If you are drafting, it is pretty easy to find a lot of advice about the benefits of free writing. Lots of people find that timed writing sprints help to generate content. Unstructured writing is useful to work out what you want want to say. The pomodoro sprint works really well for many academic writers, and it it used to kick off a wider variety of topics and genres. However, it is always useful for any academic writer to have a few alternative strategies in their repertoire.
If you are the kind of person who has a notebook, or who jots down a few random thoughts when you are starting to work on a paper, then this low key, note-based twelve step strategy might work for you – and for some of the things you need to work on. Like all writing strategies, it’s not a one size fits all approach, it s a start-small-start-with-bits-and-build-up. Here’s how it goes.

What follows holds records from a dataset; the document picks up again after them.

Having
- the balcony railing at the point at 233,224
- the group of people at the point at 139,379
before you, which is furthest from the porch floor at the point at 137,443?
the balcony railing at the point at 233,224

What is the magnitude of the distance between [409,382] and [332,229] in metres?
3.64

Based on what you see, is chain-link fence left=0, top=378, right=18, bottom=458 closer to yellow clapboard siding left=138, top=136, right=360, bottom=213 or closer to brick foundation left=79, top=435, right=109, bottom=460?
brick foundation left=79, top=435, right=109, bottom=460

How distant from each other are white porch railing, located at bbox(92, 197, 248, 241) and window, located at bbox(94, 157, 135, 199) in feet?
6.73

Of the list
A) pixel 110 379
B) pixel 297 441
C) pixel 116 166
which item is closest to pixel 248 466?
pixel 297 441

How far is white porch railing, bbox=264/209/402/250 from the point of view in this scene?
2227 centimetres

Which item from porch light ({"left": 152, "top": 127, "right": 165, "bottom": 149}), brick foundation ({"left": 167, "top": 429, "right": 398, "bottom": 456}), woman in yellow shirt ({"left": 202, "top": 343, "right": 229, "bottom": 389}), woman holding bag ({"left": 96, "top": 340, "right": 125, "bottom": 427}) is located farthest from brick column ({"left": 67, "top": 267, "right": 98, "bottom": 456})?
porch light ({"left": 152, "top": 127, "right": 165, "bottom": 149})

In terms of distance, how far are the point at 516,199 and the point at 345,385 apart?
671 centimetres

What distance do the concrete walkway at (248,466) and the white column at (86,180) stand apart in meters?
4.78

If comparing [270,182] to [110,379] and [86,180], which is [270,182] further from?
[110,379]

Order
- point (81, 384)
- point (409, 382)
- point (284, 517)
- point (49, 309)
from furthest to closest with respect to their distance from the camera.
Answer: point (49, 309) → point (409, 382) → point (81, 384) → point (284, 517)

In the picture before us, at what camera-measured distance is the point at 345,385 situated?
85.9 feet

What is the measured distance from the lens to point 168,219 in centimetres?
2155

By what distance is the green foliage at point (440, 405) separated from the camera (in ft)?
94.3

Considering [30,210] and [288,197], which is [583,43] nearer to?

1. Compile all of your scrappy notes, reading responses, bits of worked data, questions and fragments of thoughts. Bring them together in one place. In one document. Name it – (topic) workings.
2. Make these random bits of stuff into a long list. Bullet or number them if you want.
3. Group the things that seem to go together into larger pieces. ( You might want to do this exercise using posits or on a whiteboard or by making a mind map).
4. Next, write each of the little bitty bits into larger chunks. This means moving everything into proper sentences.This means making the sentences into something that makes some sense as a stand-alone. ( We might call these paragraphs or even several paragraphs, but we don’t want to get ahead of ourselves.)
5. Shuffle these chunks around until you are satisfied that they are in some kind of order that seems relatively logical – remember these things are always a bit arbitrary and you can shuffle them around again if this ordering doesn’t work .
6. Now read through the chunks. You will see that there are bits missing. What might make the existing chunks hang together, flow more? Have a first go at writing in what could link the chunks together – make these thoughts into idea brackets, as in … [I need to talk about x here] or [perhaps the what connects these two things is y]. You might even have something at the start or in the margins like [this seems to be developing into an argument about a, b, and c]. it can be helpful to use a powerpoint here, just to assess how the order of things works out – shaping media often generates new insights as you see things differently.
7. Rest. Then read through the text that you have made. Make any changes or additions to the [ …] that you need to.
8. Turn the […] into writing, into more complete thoughts. One at a time. One sentence after another. You don’t have to do the […] all at once. (And yes, these too might turn out to be paragraphs or several paragraphs but we don’t want to get ahead of ourselves).
9. Read through the lot two or three times, then step away from the screen for a few days.
You can of course do any of these 1-8 steps as single activities or, if you have more time, they can take up larger blocks of time. It’s probably a good idea not to do them all at once because you probably need time to let the ideas just percolate. Let your subconscious keep working while you do something else. However, if you get a rush of energy and insight then just go with it and see where it goes. And of course you can do some focused free writing (pomodoros) around any of the points or […]s.
10. Read through the text you have written, asking yourself whether you have something that resembles a drafty draft. Perhaps it still needs a big point. Perhaps it needs a stronger argument. Perhaps it needs to be more firmly directed to a particular reader. ( You may already have had a reader and a publication outlet in mind right at the start. I usually do. But if you don’t, try to get that sorted now.) And you might find that getting clear about your controlling purpose is helpful at this point. Or you might like to write a Tiny Text to get the big idea, argument and reader sorted out. after this, you may find that the text needs reordering again in light of these decisions. The text probably needs more referencing, but you can leave that to the next stage if you want.
11. Decide what needs to be added and changed. Make the changes. Make sure you add something like a bit of an introduction and conclusion if it isn’t there – remember that these have to “shake hands” and refer to each other.
12, Transfer all of this to a new doc. Name it (topic) first draft. Date.
And – Voila.
At the end of these twelve steps, you will have something that is rather like a crappy first draft. That’s because it is a crappy first draft. Victory. A text you can work on further. A text that might still need quite a bit of finessing. But a text nevertheless – a text that is now assembled, rather than remaining a randomness of scattered thoughts.
Thank you so much for this. My biggest problem is the inefficiency of having so many small thoughts noted down that it feels ever so daunting to pull them apart then placed into piles. I’ll give these steps a go.
Very practical and helpful: I’ll be passing this on to my research students, and using it myself!
So helpful. What would we do without you? Thank you for this wise and well-crafted process.